Buttermilk Brined Fried Chicken

By 30aeats.com @Eater30A

Buttermilk Brined Fried Chicken

It’s National Fried Chicken Day, and Oh, how I love fried chicken! I just returned from a trip to Lafayette, Louisiana where I savored the most succulent smoked and flash fried chicken from an incredible restaurant, Southern Social, which I will be sharing in an upcoming post soon. I happen to make mine buttermilk brined as it tenderizes the meat, helps ensure a good coating, and adds flavor. I pump it up by adding heat to the coating. Warning…you will be spoiled! Once you fry your own chicken, you’ll never be as happy with that store bought bucket of bird again.

MAKES 4–6 SERVINGS

1 whole chicken, cut up, or 8 of your favorite chicken pieces
1 qt. buttermilk
1 tbsp. hot pepper sauce, such as Tabasco
Vegetable oil
2 cups all-purpose flour
1 tsp. chili powder
½ tsp. cayenne
½ tsp. salt

Place the chicken in a large bowl with a lid or a large reclosable plastic bag. In another bowl, stir together the buttermilk and hot pepper sauce. Pour the buttermilk mixture over the chicken, making sure all the pieces are covered. Cover and refrigerate for 8 hours or overnight.

When ready to cook the chicken, pour enough vegetable oil into an electric frying pan or heavy frying pan to come to a depth of about 2 inches. Heat on medium-high heat to 350°.

Drain the chicken but do not rinse it. Combine the flour, chili powder, cayenne, and salt in a large reclosable plastic bag. Put 3 or 4 pieces of chicken into the bag and shake to coat them. Shake off the excess flour when you remove the pieces. Place the pieces in the hot oil but do not crowd them. Adjust the heat to keep the oil temperature at 325°–350°. You may cover the pan briefly to keep down spatters, but do not cook the chicken completely with the pan covered or the crust will be soggy.

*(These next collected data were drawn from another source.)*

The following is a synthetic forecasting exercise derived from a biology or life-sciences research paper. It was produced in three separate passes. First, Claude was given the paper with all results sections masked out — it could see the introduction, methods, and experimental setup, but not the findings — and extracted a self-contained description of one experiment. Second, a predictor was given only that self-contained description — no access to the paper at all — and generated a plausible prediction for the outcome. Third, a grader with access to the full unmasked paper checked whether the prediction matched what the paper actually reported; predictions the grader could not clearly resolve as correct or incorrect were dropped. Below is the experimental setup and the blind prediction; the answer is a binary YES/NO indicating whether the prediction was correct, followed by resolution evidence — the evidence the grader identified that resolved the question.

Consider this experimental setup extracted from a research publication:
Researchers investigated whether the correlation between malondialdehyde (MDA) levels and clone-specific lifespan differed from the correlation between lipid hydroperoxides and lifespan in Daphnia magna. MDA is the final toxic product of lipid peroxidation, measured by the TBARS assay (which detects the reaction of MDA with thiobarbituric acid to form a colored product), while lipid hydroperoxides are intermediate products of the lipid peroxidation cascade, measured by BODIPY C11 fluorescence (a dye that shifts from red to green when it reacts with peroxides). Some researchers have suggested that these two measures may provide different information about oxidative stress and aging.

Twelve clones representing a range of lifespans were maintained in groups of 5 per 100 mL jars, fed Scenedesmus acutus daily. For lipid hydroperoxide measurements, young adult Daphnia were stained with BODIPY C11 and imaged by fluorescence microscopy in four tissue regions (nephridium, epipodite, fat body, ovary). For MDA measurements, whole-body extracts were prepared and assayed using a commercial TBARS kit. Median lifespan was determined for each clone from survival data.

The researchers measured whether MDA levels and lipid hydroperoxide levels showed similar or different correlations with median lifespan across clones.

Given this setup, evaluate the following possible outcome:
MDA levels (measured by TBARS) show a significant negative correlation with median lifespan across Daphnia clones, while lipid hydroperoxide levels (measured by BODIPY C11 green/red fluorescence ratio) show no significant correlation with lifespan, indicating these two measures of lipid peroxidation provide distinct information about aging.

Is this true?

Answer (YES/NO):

Fry the pieces for 5–8 minutes, or until the undersides are brown. Turn with tongs and cook another 5–8 minutes, adjusting the heat if the pieces are browning too quickly. The chicken is done when the internal temperature is 180° on an instant-read thermometer or when no pink juices run out when the meat is pricked with a sharp knife.

Drain the pieces on wire racks set over brown paper grocery bags before serving. Just like my Mama always has done!